Vor Gericht erschienen am Dienstag auch zwei weitere seiner ehemaligen Geschäftsfreunde. Die drei wurden wegen Bestechung zu bedingten und teilbedingten Strafen verurteilt, akzeptieren ihre Urteile jedoch nicht. Sie stellen sich im Grossen und Ganzen auf den Standpunkt, keine direkten Gegenleistungen erwartet zu haben. Nur einer von ihnen entschuldigte sich für seine Bargeldcouverts.

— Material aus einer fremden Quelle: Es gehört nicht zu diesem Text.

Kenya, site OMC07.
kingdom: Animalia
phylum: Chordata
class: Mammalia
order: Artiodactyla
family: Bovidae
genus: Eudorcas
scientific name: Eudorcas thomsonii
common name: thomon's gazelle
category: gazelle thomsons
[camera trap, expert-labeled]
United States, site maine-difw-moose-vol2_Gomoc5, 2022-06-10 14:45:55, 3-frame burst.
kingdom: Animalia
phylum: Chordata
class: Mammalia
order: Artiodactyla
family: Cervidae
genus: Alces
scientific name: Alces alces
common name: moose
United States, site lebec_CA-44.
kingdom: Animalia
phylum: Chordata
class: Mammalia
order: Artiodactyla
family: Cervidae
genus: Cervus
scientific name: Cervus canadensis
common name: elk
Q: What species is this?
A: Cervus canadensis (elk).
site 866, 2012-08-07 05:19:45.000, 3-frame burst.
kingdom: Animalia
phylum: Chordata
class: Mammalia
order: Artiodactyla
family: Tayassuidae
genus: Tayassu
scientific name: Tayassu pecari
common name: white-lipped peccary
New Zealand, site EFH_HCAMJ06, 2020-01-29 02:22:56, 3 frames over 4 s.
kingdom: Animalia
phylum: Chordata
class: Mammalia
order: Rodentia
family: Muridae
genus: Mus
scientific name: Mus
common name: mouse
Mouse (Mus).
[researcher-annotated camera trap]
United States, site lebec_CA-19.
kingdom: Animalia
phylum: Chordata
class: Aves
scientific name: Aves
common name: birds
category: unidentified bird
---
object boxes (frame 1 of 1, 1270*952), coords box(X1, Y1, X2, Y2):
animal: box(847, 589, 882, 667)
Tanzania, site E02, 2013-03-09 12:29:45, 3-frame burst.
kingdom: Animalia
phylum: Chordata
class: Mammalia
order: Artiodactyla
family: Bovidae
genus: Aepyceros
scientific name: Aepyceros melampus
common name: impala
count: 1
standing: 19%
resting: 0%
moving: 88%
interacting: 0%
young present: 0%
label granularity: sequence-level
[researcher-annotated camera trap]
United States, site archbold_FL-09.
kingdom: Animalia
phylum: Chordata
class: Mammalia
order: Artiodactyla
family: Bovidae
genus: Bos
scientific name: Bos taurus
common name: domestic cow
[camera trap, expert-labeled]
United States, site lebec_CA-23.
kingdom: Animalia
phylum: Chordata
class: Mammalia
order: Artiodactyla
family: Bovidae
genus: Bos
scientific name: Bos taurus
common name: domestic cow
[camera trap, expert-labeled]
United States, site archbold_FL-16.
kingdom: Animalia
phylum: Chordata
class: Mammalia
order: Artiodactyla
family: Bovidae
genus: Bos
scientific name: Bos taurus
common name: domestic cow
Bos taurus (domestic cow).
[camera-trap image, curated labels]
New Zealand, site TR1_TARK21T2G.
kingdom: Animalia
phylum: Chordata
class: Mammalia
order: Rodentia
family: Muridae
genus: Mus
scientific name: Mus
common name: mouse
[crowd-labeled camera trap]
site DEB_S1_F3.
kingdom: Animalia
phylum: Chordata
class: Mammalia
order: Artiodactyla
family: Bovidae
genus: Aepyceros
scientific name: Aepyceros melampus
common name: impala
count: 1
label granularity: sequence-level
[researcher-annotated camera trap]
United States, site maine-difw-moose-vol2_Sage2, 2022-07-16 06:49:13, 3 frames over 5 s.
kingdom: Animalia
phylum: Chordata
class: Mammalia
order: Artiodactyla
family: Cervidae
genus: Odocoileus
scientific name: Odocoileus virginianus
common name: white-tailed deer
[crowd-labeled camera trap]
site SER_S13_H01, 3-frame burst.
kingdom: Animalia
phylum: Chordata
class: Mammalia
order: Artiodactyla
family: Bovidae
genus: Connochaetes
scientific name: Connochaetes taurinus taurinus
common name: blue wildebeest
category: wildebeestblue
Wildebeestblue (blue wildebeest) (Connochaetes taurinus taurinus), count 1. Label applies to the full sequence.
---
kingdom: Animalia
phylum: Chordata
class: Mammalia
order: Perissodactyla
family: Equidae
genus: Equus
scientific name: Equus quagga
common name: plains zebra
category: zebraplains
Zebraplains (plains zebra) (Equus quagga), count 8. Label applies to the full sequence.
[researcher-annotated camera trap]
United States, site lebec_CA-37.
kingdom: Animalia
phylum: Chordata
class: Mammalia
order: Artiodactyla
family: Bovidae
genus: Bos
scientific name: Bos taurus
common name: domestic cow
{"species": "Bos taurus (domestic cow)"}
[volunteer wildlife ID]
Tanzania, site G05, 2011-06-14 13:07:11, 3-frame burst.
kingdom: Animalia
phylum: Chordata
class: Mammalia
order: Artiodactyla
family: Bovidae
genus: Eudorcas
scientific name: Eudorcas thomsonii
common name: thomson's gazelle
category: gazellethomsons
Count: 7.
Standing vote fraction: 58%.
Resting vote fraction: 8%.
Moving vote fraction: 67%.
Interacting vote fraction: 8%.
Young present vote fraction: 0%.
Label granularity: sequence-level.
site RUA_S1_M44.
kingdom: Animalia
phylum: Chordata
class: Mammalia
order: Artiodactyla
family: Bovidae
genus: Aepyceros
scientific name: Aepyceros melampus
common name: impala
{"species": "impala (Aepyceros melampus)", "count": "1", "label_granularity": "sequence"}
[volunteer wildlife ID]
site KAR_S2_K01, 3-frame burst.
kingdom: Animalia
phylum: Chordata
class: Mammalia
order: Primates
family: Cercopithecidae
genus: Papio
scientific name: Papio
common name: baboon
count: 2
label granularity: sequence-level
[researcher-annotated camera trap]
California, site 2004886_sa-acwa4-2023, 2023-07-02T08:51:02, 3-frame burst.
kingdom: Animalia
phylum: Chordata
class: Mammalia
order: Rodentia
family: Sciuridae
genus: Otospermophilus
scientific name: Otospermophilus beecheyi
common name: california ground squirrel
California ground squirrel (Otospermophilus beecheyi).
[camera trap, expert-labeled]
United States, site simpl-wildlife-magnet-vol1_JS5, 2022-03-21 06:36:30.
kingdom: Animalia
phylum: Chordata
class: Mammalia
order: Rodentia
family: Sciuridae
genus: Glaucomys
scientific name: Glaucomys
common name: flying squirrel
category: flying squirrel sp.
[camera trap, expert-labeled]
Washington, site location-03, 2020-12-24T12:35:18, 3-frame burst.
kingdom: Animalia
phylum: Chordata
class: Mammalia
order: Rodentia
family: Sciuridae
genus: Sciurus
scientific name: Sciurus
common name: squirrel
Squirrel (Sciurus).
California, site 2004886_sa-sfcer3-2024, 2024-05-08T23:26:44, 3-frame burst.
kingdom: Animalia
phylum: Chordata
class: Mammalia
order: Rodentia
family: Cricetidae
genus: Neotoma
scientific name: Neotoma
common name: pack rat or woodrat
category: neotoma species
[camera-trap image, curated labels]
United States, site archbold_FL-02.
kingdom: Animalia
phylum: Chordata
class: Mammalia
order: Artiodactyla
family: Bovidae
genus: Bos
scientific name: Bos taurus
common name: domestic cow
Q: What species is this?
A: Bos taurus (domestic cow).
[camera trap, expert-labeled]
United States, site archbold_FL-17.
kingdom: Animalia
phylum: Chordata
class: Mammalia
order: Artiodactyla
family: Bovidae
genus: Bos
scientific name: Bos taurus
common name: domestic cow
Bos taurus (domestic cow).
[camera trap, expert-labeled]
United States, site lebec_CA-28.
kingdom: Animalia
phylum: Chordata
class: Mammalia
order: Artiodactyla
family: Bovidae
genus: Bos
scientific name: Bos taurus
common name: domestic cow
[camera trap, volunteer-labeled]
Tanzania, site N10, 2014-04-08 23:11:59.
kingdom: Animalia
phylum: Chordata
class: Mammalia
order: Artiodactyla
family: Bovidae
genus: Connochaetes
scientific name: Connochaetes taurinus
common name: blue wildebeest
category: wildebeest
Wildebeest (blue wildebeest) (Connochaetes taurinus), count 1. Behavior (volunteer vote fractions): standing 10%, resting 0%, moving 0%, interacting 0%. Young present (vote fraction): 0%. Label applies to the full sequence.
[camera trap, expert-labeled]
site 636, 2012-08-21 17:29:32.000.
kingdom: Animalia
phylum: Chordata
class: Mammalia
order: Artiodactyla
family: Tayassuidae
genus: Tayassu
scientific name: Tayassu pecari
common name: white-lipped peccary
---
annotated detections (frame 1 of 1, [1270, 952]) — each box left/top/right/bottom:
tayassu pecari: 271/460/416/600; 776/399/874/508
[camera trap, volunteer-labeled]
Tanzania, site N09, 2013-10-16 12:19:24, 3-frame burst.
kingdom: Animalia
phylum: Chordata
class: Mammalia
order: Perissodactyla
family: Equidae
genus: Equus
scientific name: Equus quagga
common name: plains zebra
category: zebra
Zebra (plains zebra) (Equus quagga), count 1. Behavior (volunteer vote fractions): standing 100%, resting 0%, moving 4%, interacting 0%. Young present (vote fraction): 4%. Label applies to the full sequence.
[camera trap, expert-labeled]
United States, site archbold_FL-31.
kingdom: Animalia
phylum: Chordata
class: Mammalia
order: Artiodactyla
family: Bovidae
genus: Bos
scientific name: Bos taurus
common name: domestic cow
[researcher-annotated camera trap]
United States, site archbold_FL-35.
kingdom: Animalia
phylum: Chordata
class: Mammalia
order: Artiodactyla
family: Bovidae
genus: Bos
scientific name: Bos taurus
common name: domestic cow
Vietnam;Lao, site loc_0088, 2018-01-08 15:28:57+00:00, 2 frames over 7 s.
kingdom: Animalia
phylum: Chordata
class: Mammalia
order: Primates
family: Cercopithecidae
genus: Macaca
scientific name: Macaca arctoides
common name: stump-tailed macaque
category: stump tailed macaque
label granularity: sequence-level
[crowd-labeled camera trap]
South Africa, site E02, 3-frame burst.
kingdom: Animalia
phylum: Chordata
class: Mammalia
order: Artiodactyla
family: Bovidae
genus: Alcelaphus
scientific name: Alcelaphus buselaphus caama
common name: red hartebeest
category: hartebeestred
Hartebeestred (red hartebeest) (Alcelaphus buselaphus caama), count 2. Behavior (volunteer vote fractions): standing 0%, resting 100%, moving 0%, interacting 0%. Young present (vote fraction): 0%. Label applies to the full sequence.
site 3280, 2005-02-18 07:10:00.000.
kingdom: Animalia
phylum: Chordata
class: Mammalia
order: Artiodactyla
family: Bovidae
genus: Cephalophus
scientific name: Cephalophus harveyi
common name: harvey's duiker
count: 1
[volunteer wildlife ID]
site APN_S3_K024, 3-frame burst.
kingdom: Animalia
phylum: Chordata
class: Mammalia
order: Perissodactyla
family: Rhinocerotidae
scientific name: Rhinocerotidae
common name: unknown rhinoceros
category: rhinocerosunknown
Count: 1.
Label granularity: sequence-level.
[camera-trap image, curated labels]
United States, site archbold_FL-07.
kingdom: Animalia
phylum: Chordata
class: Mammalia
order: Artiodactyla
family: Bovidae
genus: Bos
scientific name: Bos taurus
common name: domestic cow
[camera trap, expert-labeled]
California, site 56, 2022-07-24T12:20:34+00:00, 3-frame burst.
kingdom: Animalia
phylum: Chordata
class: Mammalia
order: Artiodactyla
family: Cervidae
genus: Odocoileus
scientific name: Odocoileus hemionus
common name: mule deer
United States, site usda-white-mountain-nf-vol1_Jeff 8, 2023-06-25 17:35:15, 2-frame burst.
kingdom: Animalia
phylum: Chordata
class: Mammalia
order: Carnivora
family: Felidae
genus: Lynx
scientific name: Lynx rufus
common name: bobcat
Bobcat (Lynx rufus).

Ein vierter alter Freund zog seine Berufung ans Obergericht mittlerweile zurück und akzeptiert sein Urteil. Ein fünfter Beschuldigter wurde vom Bezirksgericht freigesprochen. Allerdings nicht, weil das Gericht von dessen Unschuld überzeugt gewesen wäre, sondern weil die Bestechungen zum Zeitpunkt des Urteils im November 2012 bereits verjährt waren.
Der ehemalige Anlagechef Gloor sitzt gegenwärtig im vorzeitigen Strafvollzug und fertigt Holzspiesse. «Es geht mir aber gut, auch gesundheitlich», sagte er. Der Jurist, der einst mehr verdiente als ein Regierungsrat, ist heute mittellos. Seine Frau arbeitet als Putzfrau und bezieht Sozialhilfe.